> _Source passage_:
[START]

Can anyone explain the output of this code?

Question

#include<stdio.h>  
#define sqr(i) i*i

int main()
{ 
        printf("%d %d", sqr(3), sqr(3+1));  //output 9,7
        return 0;`
}

why the out put is 9,7? can anybody explain with steps how that 7 is getting evaluated

If you get that comma separated output, then it is indeed a mystery. — Jongware, Jul 24 '16 at 14:26
@RadLexus The OP probably doesn't know that the difference is important. — peterh, Jul 24 '16 at 20:27
I would like to vote to reopen your question, because it is not a duplicate on my opinion. My problem is that you didn't even try to follow the [lowest spelling English standards](http://meta.stackoverflow.com/questions/291362/advice-for-non-native-english-speakers/291370#291370) and thus it would poll the site. So I need to vote for leave it closed. — peterh, Jul 24 '16 at 20:28

score 2 · Answer 1 · answered Jul 24 '16 at 14:23

2

The macro sqr(i) i*i for sqr(3+1) will be evaluated to 3+1*3+1 which is ... 7. Put the arguments of the macro in parentheses:

#define sqr(i) (i) * (i)

if you really want to use a macro for this.

[END]

> _Goal a_: In the macro thread, reproduce the passage from "The macro sqr(i)" up to and including "macro for this.", substituting "brackets" for "parentheses".

> _Material to process_:
[START]

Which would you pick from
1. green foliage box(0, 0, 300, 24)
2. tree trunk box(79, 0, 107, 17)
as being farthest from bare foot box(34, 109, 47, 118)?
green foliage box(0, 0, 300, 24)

[END]

> _Goal b_: Convert every line of the rows in Block 1 into a Markdown table with the columns "Row" and "Line", skipping any blank lines.

> _Worked solution a_:
The macro sqr(i) i*i for sqr(3+1) will be evaluated to 3+1*3+1 which is ... 7. Put the arguments of the macro in brackets:

#define sqr(i) (i) * (i)

if you really want to use a macro for this.

> _Worked solution b_:
| Row | Line |
|---|---|
| 1 | Which would you pick from |
| 2 | 1. green foliage box(0, 0, 300, 24) |
| 3 | 2. tree trunk box(79, 0, 107, 17) |
| 4 | as being farthest from bare foot box(34, 109, 47, 118)? |
| 5 | green foliage box(0, 0, 300, 24) |